Cuando recuperamos la democracia en 1983, el entusiasmo generalizado que desató su retorno opacó la posibilidad de advertir que su reconstrucción entrañaría constantes y crecientes desafíos. No exageraron en cambio quienes -apelando a la mitología griega- imaginaban a esa tarea como un trabajo de Sísifo, condenado por los dioses a subir sin cesar una roca hasta la cima de una montaña desde donde volvía a caer por su propio peso. Aún resulta válida esa imagen de Sísifo -dispuesto a reiniciar el mismo camino ascendente sabiendo que su esfuerzo no tendrá fin- para retratar la ardua y permanente construcción de nuestra democracia. Aunque la sociedad aprecia los avances registrados durante estos 20 años, ellos distan de constituir un punto de llegada satisfactorio. Sus luces y sombras se combinan confusamente, dificultando una evaluación ponderada del trayecto recorrido y del -para nada desdeñable- umbral con el que hoy contamos para seguir avanzando.

Dos décadas es un corto lapso en la larga marcha de una sociedad. No obstante, pueden resultar suficientes para señalar un punto de ruptura con un pasado dominado por la violencia, la intolerancia y la discontinuidad institucional. Tal vez ese corte sea el principal crédito de este período, aún cargado de asignaturas pendientes, algunas de vieja data, como el desprecio por las normas e instituciones, y otras de generación reciente, como la expansión de la pobreza y la desigualdad. El reconocimiento de los logros y déficit de la democracia que tenemos no sólo representa un saludable ejercicio cívico en ocasión de este aniversario, sino también una oportunidad para identificar mejor cuánta democracia nos falta construir aún.

### Datos presentados

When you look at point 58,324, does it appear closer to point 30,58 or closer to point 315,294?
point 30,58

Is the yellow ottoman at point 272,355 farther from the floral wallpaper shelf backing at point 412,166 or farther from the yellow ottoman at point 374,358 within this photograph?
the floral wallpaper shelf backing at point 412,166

### Para trabajar
a – ¿Con qué figura de la mitología griega se compara la construcción de la democracia en el texto sobre la democracia?
b – Transcribe del texto sobre la democracia todo lo que va desde "Dos décadas es" hasta "falta construir aún.", ambos inclusive.

### Conjunto de respuestas
a – Con Sísifo.

b –
Dos décadas es un corto lapso en la larga marcha de una sociedad. No obstante, pueden resultar suficientes para señalar un punto de ruptura con un pasado dominado por la violencia, la intolerancia y la discontinuidad institucional. Tal vez ese corte sea el principal crédito de este período, aún cargado de asignaturas pendientes, algunas de vieja data, como el desprecio por las normas e instituciones, y otras de generación reciente, como la expansión de la pobreza y la desigualdad. El reconocimiento de los logros y déficit de la democracia que tenemos no sólo representa un saludable ejercicio cívico en ocasión de este aniversario, sino también una oportunidad para identificar mejor cuánta democracia nos falta construir aún.